● Brief
Would you give the listing back word for word once its pictures are removed?

● Recorded information
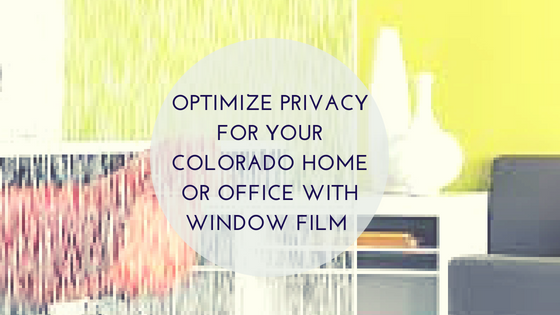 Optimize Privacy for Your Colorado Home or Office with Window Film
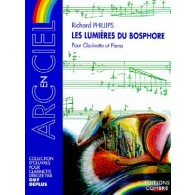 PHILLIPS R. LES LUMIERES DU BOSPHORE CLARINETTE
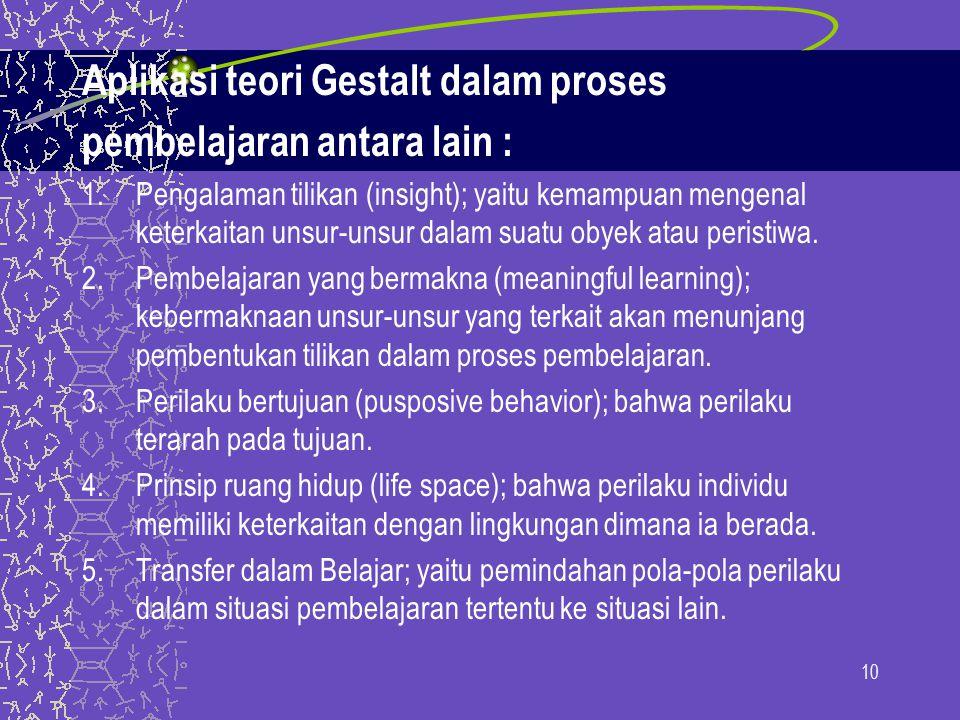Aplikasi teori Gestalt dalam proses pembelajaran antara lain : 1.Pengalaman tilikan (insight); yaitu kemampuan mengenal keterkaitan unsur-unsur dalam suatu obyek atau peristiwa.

● Solution
 Optimize Privacy for Your Colorado Home or Office with Window Film
 PHILLIPS R. LES LUMIERES DU BOSPHORE CLARINETTE
Aplikasi teori Gestalt dalam proses pembelajaran antara lain : 1.Pengalaman tilikan (insight); yaitu kemampuan mengenal keterkaitan unsur-unsur dalam suatu obyek atau peristiwa.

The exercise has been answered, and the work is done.